= Vaccine shedding =

Viral shedding from a vaccine-induced infection

Vaccine shedding is a form of viral shedding which can occasionally occur following a viral infection caused by an attenuated (or "live virus") vaccine. Illness in others resulting from transmission through this type of viral shedding is rare. The idea of shedding is a popular anti-vaccination myth. However, most vaccines are not attenuated (live virus) vaccines, and therefore cannot cause vaccine-induced viral shedding.

The specific use of the term "vaccine shedding" has risen to public prominence through anti-vaccine activists linked to misinformation related to COVID-19, who erroneously claim that COVID-19 vaccination can cause individuals to shed coronavirus spike protein and affect menstruation and fertility in women exposed to them. However, the spike protein generated by vaccination does not shed, and there is no evidence to suggest that these vaccines cause menstruation and fertility problems. Vaccination also cannot cause shedding of the COVID-19 virus since none of the COVID-19 vaccines authorized for use by the FDA or the World Health Organization as of December 2021 are live-virus vaccines. Despite this, a COVID-19 "vaccine shedding" conspiracy theory has subsequently emerged, leading to vaccine hesitancy among some people.

Shedding is only possible with an attenuated vaccine. It is impossible with other vaccine technologies such as inactivated vaccine (killed-virus vaccines), viral vector vaccine, RNA vaccines (that contain no virus), or subunit vaccines (a vaccine technology using only isolated proteins of a virus). Only a small number of vaccines use technology that contain live virus which can theoretically infect others.

With the exception of the oral polio vaccine (OPV), there have been no documented cases of vaccine-induced viral shedding that has infected contacts of a person vaccinated with an attenuated (live-virus) vaccine.

==Occurrences==
The only human vaccine to have caused any significant number of infections is the oral polio vaccine (OPV), which takes advantage of the contact immunity from shed vaccine virus to amplify the effectiveness of vaccination campaigns. However, under conditions of persistent circulation in undervaccinated populations, reversion mutations that reactivate the virus can give rise to disease-causing circulating vaccine-derived poliovirus (cVDPV) strains, and this vaccine is no longer used in developed countries. However, the OPV is still used in Asia and Africa, leading to a small number of vaccine-induced polio infections each year.
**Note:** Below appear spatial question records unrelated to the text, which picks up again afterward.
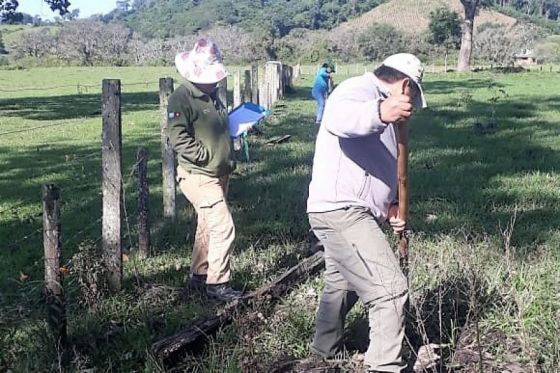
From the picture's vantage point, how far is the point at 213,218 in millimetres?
5082

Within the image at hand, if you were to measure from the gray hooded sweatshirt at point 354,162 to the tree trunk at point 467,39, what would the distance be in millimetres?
47799

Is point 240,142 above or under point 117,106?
under

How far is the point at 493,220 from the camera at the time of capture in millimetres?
7145

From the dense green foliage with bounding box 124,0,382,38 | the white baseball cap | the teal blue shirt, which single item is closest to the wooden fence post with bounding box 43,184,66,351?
the white baseball cap

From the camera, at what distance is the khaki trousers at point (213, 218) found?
509 centimetres

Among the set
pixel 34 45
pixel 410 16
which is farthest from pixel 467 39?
pixel 410 16

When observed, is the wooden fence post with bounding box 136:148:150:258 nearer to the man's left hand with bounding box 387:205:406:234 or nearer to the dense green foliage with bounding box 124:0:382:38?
the man's left hand with bounding box 387:205:406:234

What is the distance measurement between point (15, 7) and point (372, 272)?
1150 inches

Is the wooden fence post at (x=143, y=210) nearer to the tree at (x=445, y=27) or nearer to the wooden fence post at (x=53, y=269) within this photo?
the wooden fence post at (x=53, y=269)

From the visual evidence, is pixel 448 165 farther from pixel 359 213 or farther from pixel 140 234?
pixel 359 213

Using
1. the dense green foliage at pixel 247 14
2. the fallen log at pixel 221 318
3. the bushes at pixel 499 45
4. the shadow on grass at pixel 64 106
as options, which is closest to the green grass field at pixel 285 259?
the fallen log at pixel 221 318

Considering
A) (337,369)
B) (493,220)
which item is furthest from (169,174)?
(337,369)

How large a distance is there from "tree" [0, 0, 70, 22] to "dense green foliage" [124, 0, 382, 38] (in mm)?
105010

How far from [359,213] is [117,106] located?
87.9 inches
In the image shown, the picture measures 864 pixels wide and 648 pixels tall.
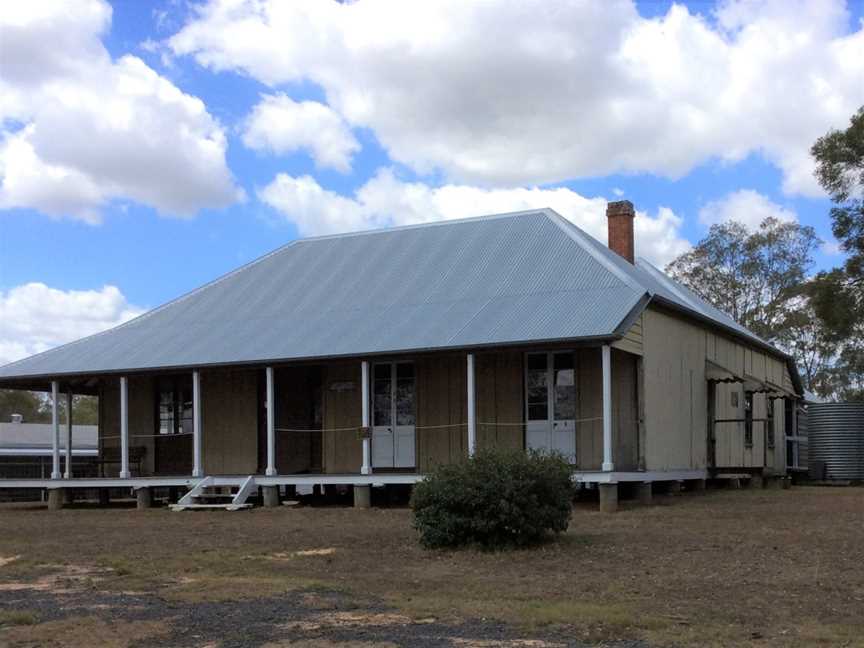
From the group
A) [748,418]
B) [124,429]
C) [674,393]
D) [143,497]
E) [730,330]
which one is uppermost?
[730,330]

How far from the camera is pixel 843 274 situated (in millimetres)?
35875

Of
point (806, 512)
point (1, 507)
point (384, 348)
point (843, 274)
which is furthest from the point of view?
point (843, 274)

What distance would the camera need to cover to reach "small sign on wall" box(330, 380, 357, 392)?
846 inches

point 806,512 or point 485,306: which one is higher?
point 485,306

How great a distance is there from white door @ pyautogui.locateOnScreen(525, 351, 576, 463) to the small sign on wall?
12.2 ft

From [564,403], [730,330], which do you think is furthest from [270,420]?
[730,330]

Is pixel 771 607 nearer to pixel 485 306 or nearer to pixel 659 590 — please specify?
pixel 659 590

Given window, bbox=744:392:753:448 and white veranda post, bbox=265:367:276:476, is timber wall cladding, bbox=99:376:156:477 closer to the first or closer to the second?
white veranda post, bbox=265:367:276:476

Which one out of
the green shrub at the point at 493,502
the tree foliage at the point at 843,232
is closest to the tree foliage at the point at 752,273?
the tree foliage at the point at 843,232

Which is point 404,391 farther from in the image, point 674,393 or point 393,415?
point 674,393

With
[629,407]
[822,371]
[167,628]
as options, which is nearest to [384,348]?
[629,407]

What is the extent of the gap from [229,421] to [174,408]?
183cm

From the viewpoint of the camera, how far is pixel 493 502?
12.0 m

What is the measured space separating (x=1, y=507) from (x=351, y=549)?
15.2 meters
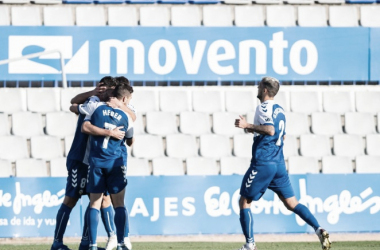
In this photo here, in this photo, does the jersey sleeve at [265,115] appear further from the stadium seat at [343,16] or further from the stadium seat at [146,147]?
the stadium seat at [343,16]

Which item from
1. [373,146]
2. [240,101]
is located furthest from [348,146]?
[240,101]

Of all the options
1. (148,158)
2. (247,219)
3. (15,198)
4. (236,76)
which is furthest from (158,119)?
(247,219)

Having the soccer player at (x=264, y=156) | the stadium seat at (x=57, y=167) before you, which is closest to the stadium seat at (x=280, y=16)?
the stadium seat at (x=57, y=167)

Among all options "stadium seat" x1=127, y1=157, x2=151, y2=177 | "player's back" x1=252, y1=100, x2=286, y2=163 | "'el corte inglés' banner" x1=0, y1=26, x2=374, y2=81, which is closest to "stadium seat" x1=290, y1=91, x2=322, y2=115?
"'el corte inglés' banner" x1=0, y1=26, x2=374, y2=81

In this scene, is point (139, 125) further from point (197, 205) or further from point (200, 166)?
point (197, 205)

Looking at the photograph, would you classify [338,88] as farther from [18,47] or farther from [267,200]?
[18,47]

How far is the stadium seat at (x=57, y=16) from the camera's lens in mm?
13539

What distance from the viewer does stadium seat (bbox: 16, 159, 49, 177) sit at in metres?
12.2

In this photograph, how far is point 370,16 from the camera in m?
14.5

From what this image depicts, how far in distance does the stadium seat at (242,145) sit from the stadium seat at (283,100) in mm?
972

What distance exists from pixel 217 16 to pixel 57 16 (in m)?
2.63

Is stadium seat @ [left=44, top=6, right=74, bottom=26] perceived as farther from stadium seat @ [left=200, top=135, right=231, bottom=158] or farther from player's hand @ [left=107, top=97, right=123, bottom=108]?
player's hand @ [left=107, top=97, right=123, bottom=108]

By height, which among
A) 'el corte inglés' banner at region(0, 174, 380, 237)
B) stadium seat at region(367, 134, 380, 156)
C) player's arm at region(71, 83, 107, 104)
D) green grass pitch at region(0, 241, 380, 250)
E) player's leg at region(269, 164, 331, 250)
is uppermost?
player's arm at region(71, 83, 107, 104)

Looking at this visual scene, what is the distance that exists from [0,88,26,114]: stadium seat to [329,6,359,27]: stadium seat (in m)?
A: 5.39
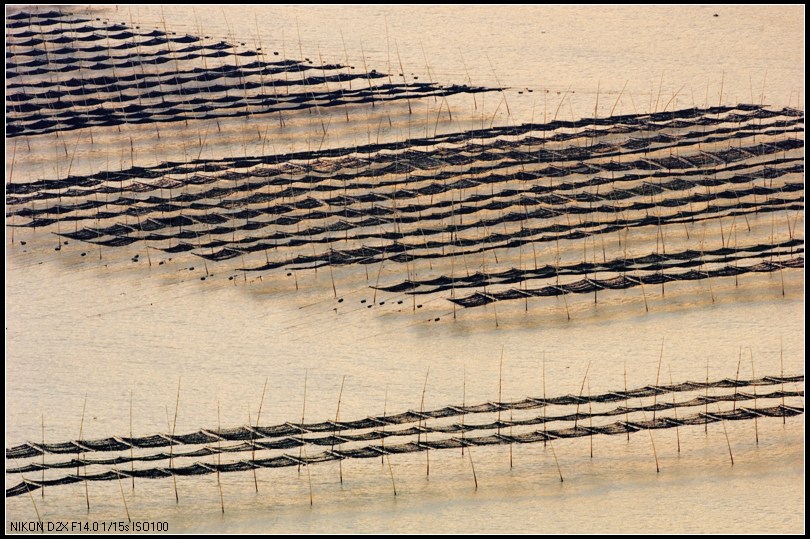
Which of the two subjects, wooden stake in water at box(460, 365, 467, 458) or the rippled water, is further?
wooden stake in water at box(460, 365, 467, 458)

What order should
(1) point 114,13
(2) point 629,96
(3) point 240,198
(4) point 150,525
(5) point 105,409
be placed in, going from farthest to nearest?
(1) point 114,13, (2) point 629,96, (3) point 240,198, (5) point 105,409, (4) point 150,525

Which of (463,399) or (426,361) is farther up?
(426,361)

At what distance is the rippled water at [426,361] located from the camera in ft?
42.7

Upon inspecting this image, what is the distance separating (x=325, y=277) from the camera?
15.9 m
The route of infection is through contact with faeces, and some live vaccines, like the viruses they prevent, are shed in stool for up to 28 days. Normal hygiene is sufficient to prevent infection among healthy individuals, but immunocompromised individuals need to be especially diligent.

Other attenuated vaccines show no significant viral shedding, and inadvertent infection is rare. For example, only eleven cases of chickenpox transmission by vaccinated individuals have been documented out of approximately fifty million doses, and but a single documented case of influenza virus transmission, and that person remained asymptomatic.

The attenuated virus from vaccines is much weaker and less likely to infect than the wild virus.

In dogs, vaccine-induced viral shedding has been observed with live attenuated Canine parvovirus vaccines.

==Research==
Regulatory authorities in the US and EU recommend that shedding data should be collected both during the development phase and clinical trials of a relevant product, such as gene therapy. A full report on shedding must subsequently be included in the Biologics license application.

A study of 345 participants aged 5–49 years who received the live influenza virus vaccine LAIV3, and for whom shedding was assessed by viral culture of nasal swabs (daily for days 1–7 post vaccination, every other day for days9 through 25, and on day 28) indicated that 30 percent had detectable virus in nasal secretions obtained by nasal swabbing. In an open-label study of 200 children aged 6–59 months who received a single dose of LAIV3, shedding of low titers of at least one vaccine virus was detected on culture in 79 percent of children and was more common among the younger recipients. Serious illnesses have not been reported among unvaccinated persons infected inadvertently with vaccine viruses. The estimated probability of transmission of vaccine virus within a contact group with a single LAIV recipient in this population was 0.58 percent.